The al-Qaida documents, read by the FBI linguist who translated them from Arabic, were presented at the trial of Abid Naseer and discussed attacks in Britain and elsewhere in Europe. The documents also mentioned terror attacks in Russia, including plans to bomb a pipeline or the U.S. embassy there.
Naseer headed a British al-Qaida terror cell that in 2009 was part of a broader conspiracy to commit attacks in the United Kingdom, New York and Denmark, prosecutors have charged. Emails show the same al-Qaida handler was in contact with Naseer and two men convicted of planning to bomb New York's subway system, prosecutors charge.
Naseer, who's from Pakistan, has pleaded not guilty and is defending himself in federal court in Brooklyn. He took the stand Wednesday after the prosecution rested and was questioned by his court-appointed adviser, James Neuman.
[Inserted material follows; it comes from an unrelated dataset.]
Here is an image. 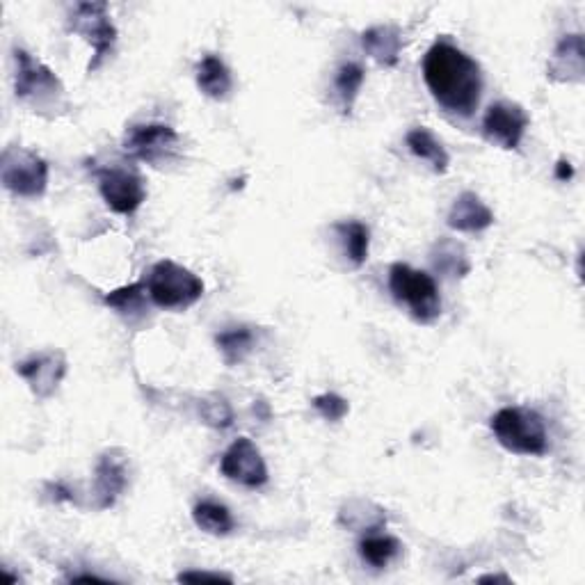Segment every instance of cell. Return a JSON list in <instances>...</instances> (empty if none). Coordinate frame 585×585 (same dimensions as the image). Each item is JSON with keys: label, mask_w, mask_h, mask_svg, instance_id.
<instances>
[{"label": "cell", "mask_w": 585, "mask_h": 585, "mask_svg": "<svg viewBox=\"0 0 585 585\" xmlns=\"http://www.w3.org/2000/svg\"><path fill=\"white\" fill-rule=\"evenodd\" d=\"M423 80L446 112L471 117L483 94L480 64L451 42H435L423 58Z\"/></svg>", "instance_id": "obj_1"}, {"label": "cell", "mask_w": 585, "mask_h": 585, "mask_svg": "<svg viewBox=\"0 0 585 585\" xmlns=\"http://www.w3.org/2000/svg\"><path fill=\"white\" fill-rule=\"evenodd\" d=\"M496 442L515 455H544L549 451V435L538 412L528 407H503L490 421Z\"/></svg>", "instance_id": "obj_2"}, {"label": "cell", "mask_w": 585, "mask_h": 585, "mask_svg": "<svg viewBox=\"0 0 585 585\" xmlns=\"http://www.w3.org/2000/svg\"><path fill=\"white\" fill-rule=\"evenodd\" d=\"M149 300L160 309L167 311H183L192 307V304L202 300L204 282L195 272L179 266L170 259L158 261L154 268L149 270L147 282Z\"/></svg>", "instance_id": "obj_3"}, {"label": "cell", "mask_w": 585, "mask_h": 585, "mask_svg": "<svg viewBox=\"0 0 585 585\" xmlns=\"http://www.w3.org/2000/svg\"><path fill=\"white\" fill-rule=\"evenodd\" d=\"M389 291L394 300L405 304L412 318L423 325L435 323L442 316L439 288L428 272L414 270L407 263H394L389 270Z\"/></svg>", "instance_id": "obj_4"}, {"label": "cell", "mask_w": 585, "mask_h": 585, "mask_svg": "<svg viewBox=\"0 0 585 585\" xmlns=\"http://www.w3.org/2000/svg\"><path fill=\"white\" fill-rule=\"evenodd\" d=\"M0 179L16 197H42L48 188V163L35 151L7 147L0 156Z\"/></svg>", "instance_id": "obj_5"}, {"label": "cell", "mask_w": 585, "mask_h": 585, "mask_svg": "<svg viewBox=\"0 0 585 585\" xmlns=\"http://www.w3.org/2000/svg\"><path fill=\"white\" fill-rule=\"evenodd\" d=\"M69 30L78 32V35L94 48V60L90 62V71L99 69L101 60L106 58L117 42V28L115 23L110 21L106 3H78L69 19Z\"/></svg>", "instance_id": "obj_6"}, {"label": "cell", "mask_w": 585, "mask_h": 585, "mask_svg": "<svg viewBox=\"0 0 585 585\" xmlns=\"http://www.w3.org/2000/svg\"><path fill=\"white\" fill-rule=\"evenodd\" d=\"M96 179H99L103 202L108 204L110 211L119 215H133L147 199V188H144L142 176L131 170V167H101L96 172Z\"/></svg>", "instance_id": "obj_7"}, {"label": "cell", "mask_w": 585, "mask_h": 585, "mask_svg": "<svg viewBox=\"0 0 585 585\" xmlns=\"http://www.w3.org/2000/svg\"><path fill=\"white\" fill-rule=\"evenodd\" d=\"M220 471L224 478L234 480V483L250 487V490H259L268 483V467L266 460L252 439L238 437L222 455Z\"/></svg>", "instance_id": "obj_8"}, {"label": "cell", "mask_w": 585, "mask_h": 585, "mask_svg": "<svg viewBox=\"0 0 585 585\" xmlns=\"http://www.w3.org/2000/svg\"><path fill=\"white\" fill-rule=\"evenodd\" d=\"M16 74H14V92L16 99H30L37 103H44L46 99H55L62 92L60 78L53 74L51 69L39 60L32 58L28 51L16 48Z\"/></svg>", "instance_id": "obj_9"}, {"label": "cell", "mask_w": 585, "mask_h": 585, "mask_svg": "<svg viewBox=\"0 0 585 585\" xmlns=\"http://www.w3.org/2000/svg\"><path fill=\"white\" fill-rule=\"evenodd\" d=\"M179 144V133L167 124H140L124 135V151L142 163L158 165L170 158Z\"/></svg>", "instance_id": "obj_10"}, {"label": "cell", "mask_w": 585, "mask_h": 585, "mask_svg": "<svg viewBox=\"0 0 585 585\" xmlns=\"http://www.w3.org/2000/svg\"><path fill=\"white\" fill-rule=\"evenodd\" d=\"M528 124H531V117L519 103L499 101L492 103L485 112L483 135L487 142L496 144V147L512 151L524 140Z\"/></svg>", "instance_id": "obj_11"}, {"label": "cell", "mask_w": 585, "mask_h": 585, "mask_svg": "<svg viewBox=\"0 0 585 585\" xmlns=\"http://www.w3.org/2000/svg\"><path fill=\"white\" fill-rule=\"evenodd\" d=\"M16 373L28 382L32 394L39 400L51 398L67 375V357L60 350H46L32 355L26 362L16 364Z\"/></svg>", "instance_id": "obj_12"}, {"label": "cell", "mask_w": 585, "mask_h": 585, "mask_svg": "<svg viewBox=\"0 0 585 585\" xmlns=\"http://www.w3.org/2000/svg\"><path fill=\"white\" fill-rule=\"evenodd\" d=\"M128 485V458L124 451L112 448L96 462L94 471V508L108 510L117 503Z\"/></svg>", "instance_id": "obj_13"}, {"label": "cell", "mask_w": 585, "mask_h": 585, "mask_svg": "<svg viewBox=\"0 0 585 585\" xmlns=\"http://www.w3.org/2000/svg\"><path fill=\"white\" fill-rule=\"evenodd\" d=\"M549 76L558 83H583L585 78V46L583 35H565L560 39L549 62Z\"/></svg>", "instance_id": "obj_14"}, {"label": "cell", "mask_w": 585, "mask_h": 585, "mask_svg": "<svg viewBox=\"0 0 585 585\" xmlns=\"http://www.w3.org/2000/svg\"><path fill=\"white\" fill-rule=\"evenodd\" d=\"M494 224V213L476 192H462L448 211V227L462 234H480Z\"/></svg>", "instance_id": "obj_15"}, {"label": "cell", "mask_w": 585, "mask_h": 585, "mask_svg": "<svg viewBox=\"0 0 585 585\" xmlns=\"http://www.w3.org/2000/svg\"><path fill=\"white\" fill-rule=\"evenodd\" d=\"M362 46L380 67H396L403 53V32L391 23L371 26L362 32Z\"/></svg>", "instance_id": "obj_16"}, {"label": "cell", "mask_w": 585, "mask_h": 585, "mask_svg": "<svg viewBox=\"0 0 585 585\" xmlns=\"http://www.w3.org/2000/svg\"><path fill=\"white\" fill-rule=\"evenodd\" d=\"M197 87L206 96H211L215 101L227 99L234 90V78L227 64H224L218 55H206L197 67Z\"/></svg>", "instance_id": "obj_17"}, {"label": "cell", "mask_w": 585, "mask_h": 585, "mask_svg": "<svg viewBox=\"0 0 585 585\" xmlns=\"http://www.w3.org/2000/svg\"><path fill=\"white\" fill-rule=\"evenodd\" d=\"M339 524L350 528V531L366 533V531H380L387 524V515L380 506L371 501L352 499L339 512Z\"/></svg>", "instance_id": "obj_18"}, {"label": "cell", "mask_w": 585, "mask_h": 585, "mask_svg": "<svg viewBox=\"0 0 585 585\" xmlns=\"http://www.w3.org/2000/svg\"><path fill=\"white\" fill-rule=\"evenodd\" d=\"M405 142L416 158L426 160V163L432 167V172L444 174L448 170V165H451V158H448L444 144L439 142L428 128H423V126L412 128V131L405 135Z\"/></svg>", "instance_id": "obj_19"}, {"label": "cell", "mask_w": 585, "mask_h": 585, "mask_svg": "<svg viewBox=\"0 0 585 585\" xmlns=\"http://www.w3.org/2000/svg\"><path fill=\"white\" fill-rule=\"evenodd\" d=\"M334 231L341 238L348 261L355 268H362L368 259V247H371V231H368L366 224L357 220L339 222L334 224Z\"/></svg>", "instance_id": "obj_20"}, {"label": "cell", "mask_w": 585, "mask_h": 585, "mask_svg": "<svg viewBox=\"0 0 585 585\" xmlns=\"http://www.w3.org/2000/svg\"><path fill=\"white\" fill-rule=\"evenodd\" d=\"M364 80H366V71L359 62H343L341 67L336 69L334 92H336V99H339L341 103L343 115H350V110L352 106H355Z\"/></svg>", "instance_id": "obj_21"}, {"label": "cell", "mask_w": 585, "mask_h": 585, "mask_svg": "<svg viewBox=\"0 0 585 585\" xmlns=\"http://www.w3.org/2000/svg\"><path fill=\"white\" fill-rule=\"evenodd\" d=\"M144 286L142 282L138 284H128L117 288V291L108 293L106 298H103V304L110 307L115 314L122 316L128 323H135V320L144 318Z\"/></svg>", "instance_id": "obj_22"}, {"label": "cell", "mask_w": 585, "mask_h": 585, "mask_svg": "<svg viewBox=\"0 0 585 585\" xmlns=\"http://www.w3.org/2000/svg\"><path fill=\"white\" fill-rule=\"evenodd\" d=\"M430 259H432V266H435V270L444 272V275H448V277H467L469 270H471L464 247L455 243V240H448V238H442L435 247H432Z\"/></svg>", "instance_id": "obj_23"}, {"label": "cell", "mask_w": 585, "mask_h": 585, "mask_svg": "<svg viewBox=\"0 0 585 585\" xmlns=\"http://www.w3.org/2000/svg\"><path fill=\"white\" fill-rule=\"evenodd\" d=\"M192 519H195L197 528H202L208 535H229L234 531V517L227 506L215 501H202L192 510Z\"/></svg>", "instance_id": "obj_24"}, {"label": "cell", "mask_w": 585, "mask_h": 585, "mask_svg": "<svg viewBox=\"0 0 585 585\" xmlns=\"http://www.w3.org/2000/svg\"><path fill=\"white\" fill-rule=\"evenodd\" d=\"M254 339L256 336L252 327L240 325V327H231V330L220 332L218 336H215V343H218L224 362H227L229 366H234L250 355L254 348Z\"/></svg>", "instance_id": "obj_25"}, {"label": "cell", "mask_w": 585, "mask_h": 585, "mask_svg": "<svg viewBox=\"0 0 585 585\" xmlns=\"http://www.w3.org/2000/svg\"><path fill=\"white\" fill-rule=\"evenodd\" d=\"M400 554V542L391 535H368L359 542V556L375 570L387 567Z\"/></svg>", "instance_id": "obj_26"}, {"label": "cell", "mask_w": 585, "mask_h": 585, "mask_svg": "<svg viewBox=\"0 0 585 585\" xmlns=\"http://www.w3.org/2000/svg\"><path fill=\"white\" fill-rule=\"evenodd\" d=\"M199 416L206 426L215 430H227L234 423V410H231V403L220 394L204 396L199 400Z\"/></svg>", "instance_id": "obj_27"}, {"label": "cell", "mask_w": 585, "mask_h": 585, "mask_svg": "<svg viewBox=\"0 0 585 585\" xmlns=\"http://www.w3.org/2000/svg\"><path fill=\"white\" fill-rule=\"evenodd\" d=\"M314 410L323 416L325 421H341L346 419V414L350 412V405L346 398H341L339 394H320L314 398Z\"/></svg>", "instance_id": "obj_28"}, {"label": "cell", "mask_w": 585, "mask_h": 585, "mask_svg": "<svg viewBox=\"0 0 585 585\" xmlns=\"http://www.w3.org/2000/svg\"><path fill=\"white\" fill-rule=\"evenodd\" d=\"M181 583H234L229 574H218V572H181L179 574Z\"/></svg>", "instance_id": "obj_29"}, {"label": "cell", "mask_w": 585, "mask_h": 585, "mask_svg": "<svg viewBox=\"0 0 585 585\" xmlns=\"http://www.w3.org/2000/svg\"><path fill=\"white\" fill-rule=\"evenodd\" d=\"M46 490L53 494V499H55V501H69V503H74V501H76V499H74V492H71L69 487L64 485V483H48V485H46Z\"/></svg>", "instance_id": "obj_30"}, {"label": "cell", "mask_w": 585, "mask_h": 585, "mask_svg": "<svg viewBox=\"0 0 585 585\" xmlns=\"http://www.w3.org/2000/svg\"><path fill=\"white\" fill-rule=\"evenodd\" d=\"M574 176V167H572V163L570 160H558V165H556V179L558 181H570Z\"/></svg>", "instance_id": "obj_31"}, {"label": "cell", "mask_w": 585, "mask_h": 585, "mask_svg": "<svg viewBox=\"0 0 585 585\" xmlns=\"http://www.w3.org/2000/svg\"><path fill=\"white\" fill-rule=\"evenodd\" d=\"M74 581H87V583H106L103 576H96V574H76Z\"/></svg>", "instance_id": "obj_32"}, {"label": "cell", "mask_w": 585, "mask_h": 585, "mask_svg": "<svg viewBox=\"0 0 585 585\" xmlns=\"http://www.w3.org/2000/svg\"><path fill=\"white\" fill-rule=\"evenodd\" d=\"M494 581L510 583L508 576H503V574H487V576H480V583H494Z\"/></svg>", "instance_id": "obj_33"}]
</instances>
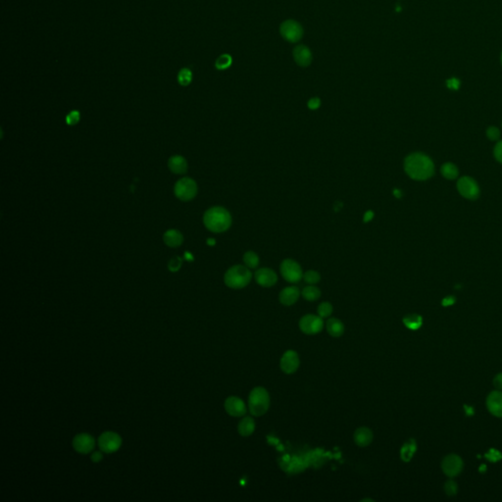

Naseer was in the U.K. as a student studying computers and the English language and denied being a member of al-Qaida or receiving training from the terror group, he testified. He was extradited to New York in 2013.
The documents discuss a range of al-Qaida business, from operational tactics to training methods and suggestions on how to avoid detection by law enforcement. One letter suggests that attacking the continental U.S. "in its heartland ... has the most significance" and "cannot be compared" to an attack outside the country.
The goal of an attack would be "to pressure 300 million Americans," who vote for their elected officials, to end the nation's war against al-Qaida and its goal of establishing an Islamic state, the letters said.
None of the letters mentioned Naseer by name.
Also Wednesday, a top FBI counterterror official testified that he traveled to Afghanistan and managed the handling of evidence recovered after the bin Laden raid, spending 16 hours to process the weapons, documents and electronic equipment recovered in the secret operation.
The official, Alexander Otte, also testified that he saw bin Laden's body after it was returned to a military hangar.
"I knew who he was, and I recognized him immediately," he said.